PKCα as a signaling gatekeeper upstream of mTORC1 in mEGFR NSCLC

Despite decades of research since phorbol esters first linked protein kinase C (PKC) to tumor promotion, the biological role of this family of kinases in cancer has remained ambiguous because of isozyme-specific functions and tissue-type-dependent effects. Here, we delineate critical roles for PKC in lung cancer. We previously showed that sustained activation of PKCβ_II activates mTOR, an effect evident in lung cancer cell lines with high expression of classical PKCs (cPKCs). These findings prompted us to examine lung cancers driven by mutant EGFR (mEGFR), in which PKCα is highly expressed. We find that mEGFR-dependent activation of PKCα drives serum-deprived proliferation, anchorage-independent growth (AIG), and anchorage-independent survival (AIS).
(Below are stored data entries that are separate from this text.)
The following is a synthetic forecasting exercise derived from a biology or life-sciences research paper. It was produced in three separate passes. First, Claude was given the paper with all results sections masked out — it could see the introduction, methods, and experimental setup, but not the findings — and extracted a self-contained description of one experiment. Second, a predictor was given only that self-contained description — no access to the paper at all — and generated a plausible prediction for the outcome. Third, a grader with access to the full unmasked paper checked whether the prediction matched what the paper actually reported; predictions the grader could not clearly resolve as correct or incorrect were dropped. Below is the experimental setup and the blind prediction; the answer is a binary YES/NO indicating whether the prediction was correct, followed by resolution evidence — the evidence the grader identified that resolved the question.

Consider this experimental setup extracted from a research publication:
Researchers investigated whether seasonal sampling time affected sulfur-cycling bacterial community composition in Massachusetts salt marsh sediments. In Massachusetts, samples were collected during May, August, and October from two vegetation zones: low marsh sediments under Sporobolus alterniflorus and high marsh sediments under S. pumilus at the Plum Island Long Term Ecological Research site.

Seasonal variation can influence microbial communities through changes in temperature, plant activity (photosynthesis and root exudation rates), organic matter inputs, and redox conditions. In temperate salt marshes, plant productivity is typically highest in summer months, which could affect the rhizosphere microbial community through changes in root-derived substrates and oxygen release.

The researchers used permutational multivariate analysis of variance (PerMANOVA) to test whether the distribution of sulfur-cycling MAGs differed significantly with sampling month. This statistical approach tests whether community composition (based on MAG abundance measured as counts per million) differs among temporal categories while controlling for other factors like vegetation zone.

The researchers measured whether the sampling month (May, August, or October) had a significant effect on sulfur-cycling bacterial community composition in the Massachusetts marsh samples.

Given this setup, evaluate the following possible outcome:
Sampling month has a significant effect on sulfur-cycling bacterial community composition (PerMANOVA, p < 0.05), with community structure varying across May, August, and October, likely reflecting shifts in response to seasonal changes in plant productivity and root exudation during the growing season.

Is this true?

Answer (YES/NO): NO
Subsequent studies revealed that the mutant receptor is impaired in ligand-independent activation and, due to altered autophosphorylation, exhibits biased activation of the PLC arm, preferentially propagating signals through a PLC-PKCα-AKT-mTORC1 axis required for AIG and AIS. In parallel, we investigated the basis of PKCα upregulation and found that elevated PKCα levels are independent of mEGFR. Bioinformatic analysis of mEGFR lung cancers highlighted basal cells, a subtype of lung cell which intrinsically express high PRKCA, as the likely cell-of-origin, suggesting that cell lineage sets a high ceiling for PKCα abundance, while mEGFR licenses the activation of the kinase. Collectively, these data define a pathway-specific role for cPKCs, particularly PKCα, as upstream effectors of mTORC1 in mEGFR systems, establishing a neomorphic dependency on the PKCα-AKT-mTORC1 signaling arm that sustains tumorigenesis via biased signaling by the mutant receptor.